# Dataset extract start

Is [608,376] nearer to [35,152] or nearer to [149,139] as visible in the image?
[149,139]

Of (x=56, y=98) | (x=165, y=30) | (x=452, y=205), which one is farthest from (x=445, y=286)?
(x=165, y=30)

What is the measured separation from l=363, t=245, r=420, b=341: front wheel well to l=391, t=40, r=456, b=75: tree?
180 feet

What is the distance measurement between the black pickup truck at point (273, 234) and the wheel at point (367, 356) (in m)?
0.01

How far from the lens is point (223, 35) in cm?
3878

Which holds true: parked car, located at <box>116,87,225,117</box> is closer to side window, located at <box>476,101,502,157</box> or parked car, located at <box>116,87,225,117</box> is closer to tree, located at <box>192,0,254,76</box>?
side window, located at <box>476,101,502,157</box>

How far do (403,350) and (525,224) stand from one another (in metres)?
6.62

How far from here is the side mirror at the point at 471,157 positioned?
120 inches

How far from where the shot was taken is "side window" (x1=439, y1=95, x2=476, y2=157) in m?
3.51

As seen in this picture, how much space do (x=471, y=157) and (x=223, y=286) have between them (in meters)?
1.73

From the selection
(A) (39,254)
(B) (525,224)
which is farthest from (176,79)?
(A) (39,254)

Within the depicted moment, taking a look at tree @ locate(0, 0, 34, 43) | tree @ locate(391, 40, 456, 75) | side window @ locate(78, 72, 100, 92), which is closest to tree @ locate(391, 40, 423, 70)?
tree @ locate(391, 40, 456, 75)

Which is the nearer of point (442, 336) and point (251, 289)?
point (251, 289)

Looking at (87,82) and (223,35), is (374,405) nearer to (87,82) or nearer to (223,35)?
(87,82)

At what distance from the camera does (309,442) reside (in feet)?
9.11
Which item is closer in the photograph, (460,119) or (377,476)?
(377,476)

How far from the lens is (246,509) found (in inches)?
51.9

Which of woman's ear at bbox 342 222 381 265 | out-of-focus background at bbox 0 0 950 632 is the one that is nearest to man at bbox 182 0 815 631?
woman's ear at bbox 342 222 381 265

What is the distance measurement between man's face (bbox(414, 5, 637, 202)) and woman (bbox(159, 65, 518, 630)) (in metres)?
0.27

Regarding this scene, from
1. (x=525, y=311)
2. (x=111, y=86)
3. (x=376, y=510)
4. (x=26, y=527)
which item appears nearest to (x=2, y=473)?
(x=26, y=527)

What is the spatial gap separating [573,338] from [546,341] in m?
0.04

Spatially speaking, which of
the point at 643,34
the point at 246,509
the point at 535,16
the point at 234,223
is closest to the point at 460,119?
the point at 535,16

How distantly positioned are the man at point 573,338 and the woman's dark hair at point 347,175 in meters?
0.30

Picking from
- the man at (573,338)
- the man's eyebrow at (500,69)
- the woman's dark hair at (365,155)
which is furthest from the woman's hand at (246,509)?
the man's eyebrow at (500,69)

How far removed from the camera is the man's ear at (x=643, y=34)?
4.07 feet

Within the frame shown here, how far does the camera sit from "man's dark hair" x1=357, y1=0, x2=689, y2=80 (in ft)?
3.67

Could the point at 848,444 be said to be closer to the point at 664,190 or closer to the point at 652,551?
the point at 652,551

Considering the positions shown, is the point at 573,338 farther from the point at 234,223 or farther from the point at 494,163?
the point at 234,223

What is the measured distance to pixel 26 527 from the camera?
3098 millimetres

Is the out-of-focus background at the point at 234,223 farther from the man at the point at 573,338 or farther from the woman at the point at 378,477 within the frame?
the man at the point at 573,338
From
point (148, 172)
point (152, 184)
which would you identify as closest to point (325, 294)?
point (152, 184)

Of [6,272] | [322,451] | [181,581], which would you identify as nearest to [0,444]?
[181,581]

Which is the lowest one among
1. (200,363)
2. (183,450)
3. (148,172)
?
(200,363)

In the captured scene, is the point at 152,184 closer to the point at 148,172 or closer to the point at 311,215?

# Dataset extract end

__Written task__.
Reproduce every one of the entries above word for word, without changing anything.

__Exercise result__.
Is [608,376] nearer to [35,152] or nearer to [149,139] as visible in the image?
[149,139]

Of (x=56, y=98) | (x=165, y=30) | (x=452, y=205), which one is farthest from (x=445, y=286)?
(x=165, y=30)

What is the measured separation from l=363, t=245, r=420, b=341: front wheel well to l=391, t=40, r=456, b=75: tree?
180 feet

What is the distance measurement between the black pickup truck at point (273, 234) and the wheel at point (367, 356) (in m)?
0.01

How far from the lens is point (223, 35) in cm?
3878

Which holds true: parked car, located at <box>116,87,225,117</box> is closer to side window, located at <box>476,101,502,157</box> or parked car, located at <box>116,87,225,117</box> is closer to tree, located at <box>192,0,254,76</box>?
side window, located at <box>476,101,502,157</box>

How far do (403,350) and (525,224) stand from one another (in metres)?
6.62

How far from here is the side mirror at the point at 471,157 positioned?
120 inches

How far from where the shot was taken is "side window" (x1=439, y1=95, x2=476, y2=157) in m?
3.51

As seen in this picture, how much space do (x=471, y=157) and (x=223, y=286) have between them (in meters)?
1.73

From the selection
(A) (39,254)
(B) (525,224)
which is farthest from (176,79)?
(A) (39,254)

Within the depicted moment, taking a look at tree @ locate(0, 0, 34, 43) | tree @ locate(391, 40, 456, 75) | side window @ locate(78, 72, 100, 92), which is closest to tree @ locate(391, 40, 423, 70)?
tree @ locate(391, 40, 456, 75)

Which is the nearer of point (442, 336) and point (251, 289)?
point (251, 289)

Looking at (87,82) and (223,35), is (374,405) nearer to (87,82) or nearer to (223,35)?
(87,82)

At what distance from the camera does (309,442) reside (in feet)?
9.11
Which item is closer in the photograph, (460,119) or (377,476)?
(377,476)

How far from the lens is (246,509) found (in inches)?
51.9

Which of woman's ear at bbox 342 222 381 265 | out-of-focus background at bbox 0 0 950 632 is the one that is nearest to man at bbox 182 0 815 631?
woman's ear at bbox 342 222 381 265

What is the distance measurement between man's face (bbox(414, 5, 637, 202)) and woman (bbox(159, 65, 518, 630)) (in metres)?
0.27

Regarding this scene, from
1. (x=525, y=311)
2. (x=111, y=86)
3. (x=376, y=510)
4. (x=26, y=527)
which item appears nearest to (x=2, y=473)?
(x=26, y=527)

What is the spatial gap separating [573,338] from [546,341] in m?
0.04

Spatially speaking, which of
the point at 643,34
the point at 246,509
the point at 535,16
the point at 234,223
is closest to the point at 460,119?
the point at 535,16

How distantly positioned are the man at point 573,338 and the woman's dark hair at point 347,175 in meters?
0.30

Picking from
- the man at (573,338)
- the man's eyebrow at (500,69)
- the woman's dark hair at (365,155)
which is furthest from the woman's hand at (246,509)?
the man's eyebrow at (500,69)

How far removed from the camera is the man's ear at (x=643, y=34)?
4.07 feet

Within the frame shown here, how far does the camera sit from "man's dark hair" x1=357, y1=0, x2=689, y2=80 (in ft)?
3.67

Could the point at 848,444 be said to be closer to the point at 664,190 or closer to the point at 652,551?
the point at 652,551

Considering the positions shown, is the point at 573,338 farther from the point at 234,223 or farther from the point at 494,163?
the point at 234,223

What is the measured distance to pixel 26 527 from the camera?
3098 millimetres

Is the out-of-focus background at the point at 234,223 farther from the man at the point at 573,338 or farther from the woman at the point at 378,477 within the frame?
the man at the point at 573,338
From
point (148, 172)
point (152, 184)
which would you identify as closest to point (325, 294)?
point (152, 184)

Of [6,272] | [322,451] | [181,581], which would you identify as nearest to [0,444]?
[181,581]

Which is the lowest one among
1. (200,363)
2. (183,450)
3. (148,172)
?
(200,363)

In the captured scene, is the point at 152,184 closer to the point at 148,172 or closer to the point at 311,215?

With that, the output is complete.